Monday, July 18, 2005

The case of the missing projects

On the last day of the summer term, the grad students and upper-level undergrads in the advanced class turn in their PR media projects. In lieu of a final exam, they have had to prepare fairly elaborate collections of idea pitches to media outlets on behalf of the clients they've been working with all summer. Some have done PR work for non-profit arts agencies, some have represented individuals around campus trying to get media notice for something -- a book, a new bit of research worth crowing about, a collection of art pieces.

So in they come, 20 students, laden with notebooks, CD-ROMs, storyboards and videotapes. Everything goes into a big empty photocopy paper box retrieved from the Xerox room. One of the swimteam guys, Lars, helps tote the box and other stuff over to my office. We leave all of it on top of the desk.

On top of the desk. Important to know.

It is after 5 and I don't want to start grading the stuff yet. It takes a while to get through all of the projects. You have to read the written materials word for word, examine the layouts, watch the tapes and listen to the CDs. Lars' project is on top. He and a buddy are trying to market a new line of surfer tees and he's personally tie-dyed a bunch of samples and then silkscreened designs on them to show what he'd send out in a real media kit to the fashion and sports press. He also has nifty photos of student models posing in the shirts. Good stuff.

This crop of students has worked particularly hard. Thinking I'll give them a better shot at high grades if I'm not so dead tired, I leave the box on top of the desk and go home for the night.

Wait. You're jumping ahead, aren't you? Because you know how things go in the academic wing re: Murphy's Law.

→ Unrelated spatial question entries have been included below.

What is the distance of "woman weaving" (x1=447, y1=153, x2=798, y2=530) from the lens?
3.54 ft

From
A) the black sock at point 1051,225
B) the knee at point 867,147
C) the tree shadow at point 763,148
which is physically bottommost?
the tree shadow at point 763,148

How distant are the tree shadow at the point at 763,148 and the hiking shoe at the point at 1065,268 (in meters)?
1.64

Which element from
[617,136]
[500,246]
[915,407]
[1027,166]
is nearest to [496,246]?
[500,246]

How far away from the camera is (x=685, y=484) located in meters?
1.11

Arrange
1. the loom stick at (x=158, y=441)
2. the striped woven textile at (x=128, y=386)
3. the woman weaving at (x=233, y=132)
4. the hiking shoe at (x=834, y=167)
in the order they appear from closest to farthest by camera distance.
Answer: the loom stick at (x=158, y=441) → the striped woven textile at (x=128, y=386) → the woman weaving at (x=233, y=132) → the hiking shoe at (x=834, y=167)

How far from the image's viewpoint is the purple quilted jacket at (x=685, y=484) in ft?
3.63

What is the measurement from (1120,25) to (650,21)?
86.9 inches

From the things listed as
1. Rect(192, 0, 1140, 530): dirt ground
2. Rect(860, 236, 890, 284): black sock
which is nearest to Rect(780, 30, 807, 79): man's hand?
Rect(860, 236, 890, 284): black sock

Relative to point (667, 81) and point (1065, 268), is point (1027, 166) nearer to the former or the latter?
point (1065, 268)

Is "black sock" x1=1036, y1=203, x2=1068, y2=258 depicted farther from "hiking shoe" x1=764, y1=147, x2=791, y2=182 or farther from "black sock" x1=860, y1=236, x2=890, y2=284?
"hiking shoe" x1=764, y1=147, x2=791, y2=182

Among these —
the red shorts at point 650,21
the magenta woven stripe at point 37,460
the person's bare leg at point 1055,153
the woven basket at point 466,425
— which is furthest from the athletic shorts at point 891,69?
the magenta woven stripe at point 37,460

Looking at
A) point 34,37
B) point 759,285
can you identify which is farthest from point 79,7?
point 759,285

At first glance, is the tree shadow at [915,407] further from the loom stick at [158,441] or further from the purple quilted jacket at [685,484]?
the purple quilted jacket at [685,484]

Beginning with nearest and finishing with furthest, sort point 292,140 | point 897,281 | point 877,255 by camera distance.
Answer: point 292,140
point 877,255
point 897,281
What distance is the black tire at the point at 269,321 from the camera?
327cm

The next morning I arrive early, ready to plow into the projects and get grades posted by the end of the day. I unlock the door to the little adjuncts' office and flip on the light. The box is right there on the desk where I left it.

But it is empty.

Everything goes into excruciating slo-mo. Wheeeeeerrrrre arrrrrrre theeeeee prooooojeeeeeects?

I look on the floor, under the desk. I pick up the empty box 10 or 12 times, thinking that the things might magically reappear.

Then it all starts to click. I punch numbers into the phone. Janitorial department. What happened? Where's the dumpster? I will jump into the dumpster if I have to.

A few minutes later a lady supervisor appears in the doorway. Too late, she says. All the trash was picked up the night before. There's no point in dumpster diving. The projects are at the landfill by now.

Many apologies from the supervisor. She explains that there's a new crew on campus and they don't all know the cardinal rule of academic offices: Never throw away anything that's not in a trash can. Professors are pack rats. Papers and magazines and journals and books get stacked everywhere. Except for emptying the trash containers, nothing else should be touched in a prof's office.

The clean-up crews these days all wear red and brown uniforms adorned with the logo of an outside company contracted to do janitorial work on campus. In the old days, even the janitors were full-time university employees. They and their kids were eligible for tuition benefits, the same as the kids of the administrators, professors and office staff. Many a grad can boast of being the first in his or her family to earn a college degree, thanks to the years of hard work by an immigrant dad who waxed floors all night or a mom who shelved library books. And if they wanted to, the janitors and other service employees could take classes, too, earning degrees by studying under the same profs whose offices they tidied.

In the business world they like to use the phrase "ownership." The company's widgets will turn faster and last longer if the employees who make them feel a sense of ownership over the product. Those janitors of the past who worked all night bent over buckets and floorwaxers had a stake in what they did at the university. Because they did the grunt jobs, their kids could study alongside the Benz-driving Ashleys and Brads and after graduation wouldn't have to sling mop water or empty garbage. The old janitors had tremendous pride in their work. We knew their names and we knew their kids.

I don't remember even noticing the changeover. When did the new service come in? What budget-cutting bean counter finally noticed that the university could save X-thousand dollars a year by getting cheap labor from the outside who wouldn't qualify for tuition bennies?

The workers in the brown and red uniforms from the Acme Cleaning Service (or whatever it's called) feel no ownership. It's just another crummy job to them. Some do it well, some don't. Turnover is high. You never learn their names. Nobody brings a cake for the janitor's birthday the way we did in the old days. They're just anonymous worker bees.

A box of papers and stuff? Looks like trash. Out it goes.

Professor J. sees me in my office, looking stunned. I tell him what's happened. He has a story, too. Just a week earlier, he'd told his students to slip their research papers under the door by midnight on deadline day. He was surprised the next morning to find no papers and assumed that his students had blown off a big deadline en masse. Until he figured out that the cleaning crew had scooped the papers off the carpet and tossed them.

Students start dropping by my office around lunchtime to check on grades. One by one, I break the news. They do not have to create duplicates. Nobody's made a copy of anything because who could have predicted something like this? It's not their fault.

I feel terrible. But I know what I have to do. I turn toward the computer, type in the codes to get to the grades input page for the class. Twenty names, 20 A's.